Directions
Reproduce the entries below word for word, from the first line through the line containing "What two colours", including that line.

┄┄┄┄┄┄┄┄┄┄┄┄┄┄┄┄┄┄┄┄

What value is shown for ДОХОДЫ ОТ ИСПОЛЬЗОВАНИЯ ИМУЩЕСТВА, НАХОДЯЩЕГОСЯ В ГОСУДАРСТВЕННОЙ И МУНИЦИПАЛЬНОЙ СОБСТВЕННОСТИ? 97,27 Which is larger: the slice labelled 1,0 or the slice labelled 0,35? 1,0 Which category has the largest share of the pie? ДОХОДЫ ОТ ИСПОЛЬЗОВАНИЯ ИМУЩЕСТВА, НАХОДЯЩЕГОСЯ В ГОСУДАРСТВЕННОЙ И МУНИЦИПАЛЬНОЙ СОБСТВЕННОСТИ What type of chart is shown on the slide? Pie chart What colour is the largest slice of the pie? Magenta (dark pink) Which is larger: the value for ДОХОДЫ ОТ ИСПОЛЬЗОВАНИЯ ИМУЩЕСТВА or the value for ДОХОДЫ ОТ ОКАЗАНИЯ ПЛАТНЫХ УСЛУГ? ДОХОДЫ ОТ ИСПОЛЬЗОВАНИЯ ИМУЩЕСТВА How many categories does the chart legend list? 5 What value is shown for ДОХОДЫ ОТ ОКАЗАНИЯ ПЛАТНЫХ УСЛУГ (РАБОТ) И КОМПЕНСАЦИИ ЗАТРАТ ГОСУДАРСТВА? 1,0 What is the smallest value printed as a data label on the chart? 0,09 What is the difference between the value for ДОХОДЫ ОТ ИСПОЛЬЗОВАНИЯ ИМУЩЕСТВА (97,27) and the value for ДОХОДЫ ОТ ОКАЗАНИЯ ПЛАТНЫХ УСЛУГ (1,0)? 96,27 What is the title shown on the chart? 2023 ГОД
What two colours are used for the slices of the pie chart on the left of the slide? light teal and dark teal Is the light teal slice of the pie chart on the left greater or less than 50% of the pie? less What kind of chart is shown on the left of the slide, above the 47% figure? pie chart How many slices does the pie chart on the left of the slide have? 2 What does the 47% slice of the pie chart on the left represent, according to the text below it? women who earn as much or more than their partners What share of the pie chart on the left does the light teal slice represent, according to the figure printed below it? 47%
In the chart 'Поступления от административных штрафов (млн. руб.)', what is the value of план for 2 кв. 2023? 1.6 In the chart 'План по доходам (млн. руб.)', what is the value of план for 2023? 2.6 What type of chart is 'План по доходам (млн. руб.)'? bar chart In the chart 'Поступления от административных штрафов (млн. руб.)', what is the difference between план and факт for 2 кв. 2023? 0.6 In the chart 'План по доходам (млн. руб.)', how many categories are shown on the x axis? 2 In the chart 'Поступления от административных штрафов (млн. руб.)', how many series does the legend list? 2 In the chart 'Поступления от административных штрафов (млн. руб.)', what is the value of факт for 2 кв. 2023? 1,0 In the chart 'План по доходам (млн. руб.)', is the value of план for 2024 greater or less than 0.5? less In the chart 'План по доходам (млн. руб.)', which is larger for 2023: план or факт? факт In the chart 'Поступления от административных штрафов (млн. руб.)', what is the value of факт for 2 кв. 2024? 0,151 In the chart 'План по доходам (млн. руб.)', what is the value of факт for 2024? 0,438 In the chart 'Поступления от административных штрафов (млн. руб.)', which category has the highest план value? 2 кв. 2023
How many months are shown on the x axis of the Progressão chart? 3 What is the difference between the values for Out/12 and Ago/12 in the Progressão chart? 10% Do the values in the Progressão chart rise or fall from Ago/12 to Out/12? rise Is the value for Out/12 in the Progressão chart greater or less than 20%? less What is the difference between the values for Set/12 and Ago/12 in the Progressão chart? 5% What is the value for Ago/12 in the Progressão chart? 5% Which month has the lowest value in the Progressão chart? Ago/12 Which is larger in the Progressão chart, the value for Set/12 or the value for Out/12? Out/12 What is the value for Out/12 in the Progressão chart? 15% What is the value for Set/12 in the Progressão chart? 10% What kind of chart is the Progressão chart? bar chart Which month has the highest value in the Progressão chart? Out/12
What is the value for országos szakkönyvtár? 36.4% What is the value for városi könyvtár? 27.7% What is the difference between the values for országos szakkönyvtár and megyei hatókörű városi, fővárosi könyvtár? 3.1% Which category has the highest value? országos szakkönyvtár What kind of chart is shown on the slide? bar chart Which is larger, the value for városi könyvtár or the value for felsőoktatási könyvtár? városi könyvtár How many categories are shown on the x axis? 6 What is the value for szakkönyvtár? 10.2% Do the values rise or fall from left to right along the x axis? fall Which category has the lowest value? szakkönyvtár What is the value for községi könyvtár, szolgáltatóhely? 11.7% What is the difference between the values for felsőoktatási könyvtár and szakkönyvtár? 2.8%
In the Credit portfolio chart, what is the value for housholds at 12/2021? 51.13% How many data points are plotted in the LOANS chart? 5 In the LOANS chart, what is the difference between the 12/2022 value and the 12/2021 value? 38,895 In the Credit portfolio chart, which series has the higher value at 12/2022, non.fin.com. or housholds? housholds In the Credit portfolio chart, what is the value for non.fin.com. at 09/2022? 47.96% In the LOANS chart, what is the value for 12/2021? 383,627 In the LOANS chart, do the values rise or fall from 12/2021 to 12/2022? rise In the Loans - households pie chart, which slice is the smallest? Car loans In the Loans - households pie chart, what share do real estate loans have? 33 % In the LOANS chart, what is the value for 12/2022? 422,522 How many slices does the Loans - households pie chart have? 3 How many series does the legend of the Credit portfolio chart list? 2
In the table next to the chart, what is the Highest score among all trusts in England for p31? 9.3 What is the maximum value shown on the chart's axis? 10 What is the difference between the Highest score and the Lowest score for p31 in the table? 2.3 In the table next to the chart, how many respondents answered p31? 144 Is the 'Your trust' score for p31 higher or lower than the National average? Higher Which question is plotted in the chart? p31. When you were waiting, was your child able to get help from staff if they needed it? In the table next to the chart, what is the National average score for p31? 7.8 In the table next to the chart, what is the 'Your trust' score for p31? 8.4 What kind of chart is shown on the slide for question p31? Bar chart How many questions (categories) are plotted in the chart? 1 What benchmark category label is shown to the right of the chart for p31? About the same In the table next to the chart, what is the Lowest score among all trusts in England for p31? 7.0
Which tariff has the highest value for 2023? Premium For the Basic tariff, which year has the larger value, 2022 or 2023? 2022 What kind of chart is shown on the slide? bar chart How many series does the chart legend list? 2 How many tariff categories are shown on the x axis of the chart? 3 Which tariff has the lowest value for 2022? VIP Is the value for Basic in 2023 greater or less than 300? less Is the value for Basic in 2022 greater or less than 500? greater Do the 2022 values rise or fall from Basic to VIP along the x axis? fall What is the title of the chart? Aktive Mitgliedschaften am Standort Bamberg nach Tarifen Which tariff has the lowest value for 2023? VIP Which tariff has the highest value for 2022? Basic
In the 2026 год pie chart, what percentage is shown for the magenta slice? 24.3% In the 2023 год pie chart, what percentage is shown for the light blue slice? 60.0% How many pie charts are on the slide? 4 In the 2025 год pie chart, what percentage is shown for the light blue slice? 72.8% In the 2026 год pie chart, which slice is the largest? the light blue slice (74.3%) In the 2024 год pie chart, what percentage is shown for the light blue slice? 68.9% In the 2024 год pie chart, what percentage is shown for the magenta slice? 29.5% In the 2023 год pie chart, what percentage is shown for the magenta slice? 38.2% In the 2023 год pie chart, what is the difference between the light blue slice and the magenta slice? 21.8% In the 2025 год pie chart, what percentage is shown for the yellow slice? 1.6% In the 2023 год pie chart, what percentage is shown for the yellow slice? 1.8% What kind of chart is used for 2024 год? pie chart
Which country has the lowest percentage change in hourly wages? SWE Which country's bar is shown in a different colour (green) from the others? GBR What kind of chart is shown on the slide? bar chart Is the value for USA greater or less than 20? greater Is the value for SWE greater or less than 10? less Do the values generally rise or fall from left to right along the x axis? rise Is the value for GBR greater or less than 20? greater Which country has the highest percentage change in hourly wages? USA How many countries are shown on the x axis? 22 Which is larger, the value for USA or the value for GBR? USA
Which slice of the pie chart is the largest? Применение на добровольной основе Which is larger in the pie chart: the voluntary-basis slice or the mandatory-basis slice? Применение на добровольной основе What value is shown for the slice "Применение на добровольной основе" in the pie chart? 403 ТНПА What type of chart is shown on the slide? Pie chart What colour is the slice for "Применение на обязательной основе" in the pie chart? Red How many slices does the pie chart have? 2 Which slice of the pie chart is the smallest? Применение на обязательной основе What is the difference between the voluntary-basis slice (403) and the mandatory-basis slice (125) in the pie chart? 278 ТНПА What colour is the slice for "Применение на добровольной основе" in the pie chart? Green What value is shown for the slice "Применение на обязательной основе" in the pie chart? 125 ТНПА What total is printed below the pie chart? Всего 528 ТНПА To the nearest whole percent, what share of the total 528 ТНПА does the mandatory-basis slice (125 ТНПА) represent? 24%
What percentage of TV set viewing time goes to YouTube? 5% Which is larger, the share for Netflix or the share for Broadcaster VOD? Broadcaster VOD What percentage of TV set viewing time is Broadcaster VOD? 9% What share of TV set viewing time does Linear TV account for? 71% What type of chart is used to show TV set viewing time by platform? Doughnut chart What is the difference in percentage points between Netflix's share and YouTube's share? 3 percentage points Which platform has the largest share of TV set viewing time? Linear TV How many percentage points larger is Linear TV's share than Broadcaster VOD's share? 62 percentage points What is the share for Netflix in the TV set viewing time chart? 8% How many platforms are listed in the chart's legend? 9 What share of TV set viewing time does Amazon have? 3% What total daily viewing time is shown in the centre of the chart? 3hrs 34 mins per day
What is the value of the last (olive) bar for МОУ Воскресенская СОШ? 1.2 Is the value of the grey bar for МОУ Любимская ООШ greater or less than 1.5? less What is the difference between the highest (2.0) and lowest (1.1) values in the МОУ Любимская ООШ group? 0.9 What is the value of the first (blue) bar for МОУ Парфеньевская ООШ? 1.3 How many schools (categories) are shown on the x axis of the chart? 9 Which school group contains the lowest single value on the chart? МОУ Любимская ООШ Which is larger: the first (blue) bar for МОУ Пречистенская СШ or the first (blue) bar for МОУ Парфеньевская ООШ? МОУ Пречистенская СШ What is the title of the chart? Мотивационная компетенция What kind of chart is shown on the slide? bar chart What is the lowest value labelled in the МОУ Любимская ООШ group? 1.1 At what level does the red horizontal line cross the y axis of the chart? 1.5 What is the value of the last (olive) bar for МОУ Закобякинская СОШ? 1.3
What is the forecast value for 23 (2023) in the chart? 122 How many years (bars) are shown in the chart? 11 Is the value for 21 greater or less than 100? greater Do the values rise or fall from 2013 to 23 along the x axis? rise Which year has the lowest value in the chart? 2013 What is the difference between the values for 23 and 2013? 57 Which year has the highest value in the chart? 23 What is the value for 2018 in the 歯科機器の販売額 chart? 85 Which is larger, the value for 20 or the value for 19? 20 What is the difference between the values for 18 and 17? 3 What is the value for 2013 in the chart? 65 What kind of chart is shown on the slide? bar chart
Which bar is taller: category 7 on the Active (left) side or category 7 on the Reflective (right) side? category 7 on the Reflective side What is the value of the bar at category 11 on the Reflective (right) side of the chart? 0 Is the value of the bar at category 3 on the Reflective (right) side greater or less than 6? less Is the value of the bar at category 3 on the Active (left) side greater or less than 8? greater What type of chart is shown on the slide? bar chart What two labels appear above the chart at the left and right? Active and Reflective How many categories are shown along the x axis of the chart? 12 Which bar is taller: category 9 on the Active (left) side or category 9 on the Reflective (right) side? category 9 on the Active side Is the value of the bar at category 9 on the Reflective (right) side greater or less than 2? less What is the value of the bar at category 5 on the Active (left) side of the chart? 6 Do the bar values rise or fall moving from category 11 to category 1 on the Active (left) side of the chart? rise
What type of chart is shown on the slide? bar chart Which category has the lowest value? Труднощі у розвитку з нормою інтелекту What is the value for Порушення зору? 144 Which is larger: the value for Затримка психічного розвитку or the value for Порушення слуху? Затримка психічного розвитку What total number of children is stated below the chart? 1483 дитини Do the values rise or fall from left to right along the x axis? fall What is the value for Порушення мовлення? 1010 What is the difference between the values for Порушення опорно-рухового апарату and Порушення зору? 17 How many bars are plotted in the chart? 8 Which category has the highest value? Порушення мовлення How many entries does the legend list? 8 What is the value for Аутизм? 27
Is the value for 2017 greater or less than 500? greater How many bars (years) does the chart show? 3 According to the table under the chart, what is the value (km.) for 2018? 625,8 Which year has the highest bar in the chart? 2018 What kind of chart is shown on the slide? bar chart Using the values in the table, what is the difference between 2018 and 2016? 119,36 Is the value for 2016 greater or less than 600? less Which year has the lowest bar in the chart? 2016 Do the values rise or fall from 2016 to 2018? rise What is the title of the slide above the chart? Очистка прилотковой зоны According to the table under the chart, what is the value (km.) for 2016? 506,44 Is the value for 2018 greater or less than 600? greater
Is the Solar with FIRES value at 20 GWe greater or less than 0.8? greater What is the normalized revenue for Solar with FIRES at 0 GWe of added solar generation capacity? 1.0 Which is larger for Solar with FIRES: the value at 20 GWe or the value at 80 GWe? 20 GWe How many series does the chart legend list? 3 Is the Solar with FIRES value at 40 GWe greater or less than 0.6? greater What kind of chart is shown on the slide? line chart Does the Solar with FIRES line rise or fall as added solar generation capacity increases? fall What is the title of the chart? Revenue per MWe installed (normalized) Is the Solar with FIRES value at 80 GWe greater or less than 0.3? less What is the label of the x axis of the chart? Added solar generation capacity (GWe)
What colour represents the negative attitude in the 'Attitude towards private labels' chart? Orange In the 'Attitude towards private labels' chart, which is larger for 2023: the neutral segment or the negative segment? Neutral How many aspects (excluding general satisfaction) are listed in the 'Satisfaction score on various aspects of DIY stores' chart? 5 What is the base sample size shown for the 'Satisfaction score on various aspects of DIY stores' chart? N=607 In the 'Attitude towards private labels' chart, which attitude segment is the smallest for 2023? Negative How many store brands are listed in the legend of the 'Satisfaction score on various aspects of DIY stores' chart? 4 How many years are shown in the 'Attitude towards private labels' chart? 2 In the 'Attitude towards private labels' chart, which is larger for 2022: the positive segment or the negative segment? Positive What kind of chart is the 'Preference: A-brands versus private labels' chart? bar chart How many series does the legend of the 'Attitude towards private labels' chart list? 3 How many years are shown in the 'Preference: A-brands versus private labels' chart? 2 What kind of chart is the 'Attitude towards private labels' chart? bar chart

┄┄┄┄┄┄┄┄┄┄┄┄┄┄┄┄┄┄┄┄

Response to the task
What value is shown for ДОХОДЫ ОТ ИСПОЛЬЗОВАНИЯ ИМУЩЕСТВА, НАХОДЯЩЕГОСЯ В ГОСУДАРСТВЕННОЙ И МУНИЦИПАЛЬНОЙ СОБСТВЕННОСТИ? 97,27 Which is larger: the slice labelled 1,0 or the slice labelled 0,35? 1,0 Which category has the largest share of the pie? ДОХОДЫ ОТ ИСПОЛЬЗОВАНИЯ ИМУЩЕСТВА, НАХОДЯЩЕГОСЯ В ГОСУДАРСТВЕННОЙ И МУНИЦИПАЛЬНОЙ СОБСТВЕННОСТИ What type of chart is shown on the slide? Pie chart What colour is the largest slice of the pie? Magenta (dark pink) Which is larger: the value for ДОХОДЫ ОТ ИСПОЛЬЗОВАНИЯ ИМУЩЕСТВА or the value for ДОХОДЫ ОТ ОКАЗАНИЯ ПЛАТНЫХ УСЛУГ? ДОХОДЫ ОТ ИСПОЛЬЗОВАНИЯ ИМУЩЕСТВА How many categories does the chart legend list? 5 What value is shown for ДОХОДЫ ОТ ОКАЗАНИЯ ПЛАТНЫХ УСЛУГ (РАБОТ) И КОМПЕНСАЦИИ ЗАТРАТ ГОСУДАРСТВА? 1,0 What is the smallest value printed as a data label on the chart? 0,09 What is the difference between the value for ДОХОДЫ ОТ ИСПОЛЬЗОВАНИЯ ИМУЩЕСТВА (97,27) and the value for ДОХОДЫ ОТ ОКАЗАНИЯ ПЛАТНЫХ УСЛУГ (1,0)? 96,27 What is the title shown on the chart? 2023 ГОД
What two colours are used for the slices of the pie chart on the left of the slide? light teal and dark teal Is the light teal slice of the pie chart on the left greater or less than 50% of the pie? less What kind of chart is shown on the left of the slide, above the 47% figure? pie chart How many slices does the pie chart on the left of the slide have? 2 What does the 47% slice of the pie chart on the left represent, according to the text below it? women who earn as much or more than their partners What share of the pie chart on the left does the light teal slice represent, according to the figure printed below it? 47%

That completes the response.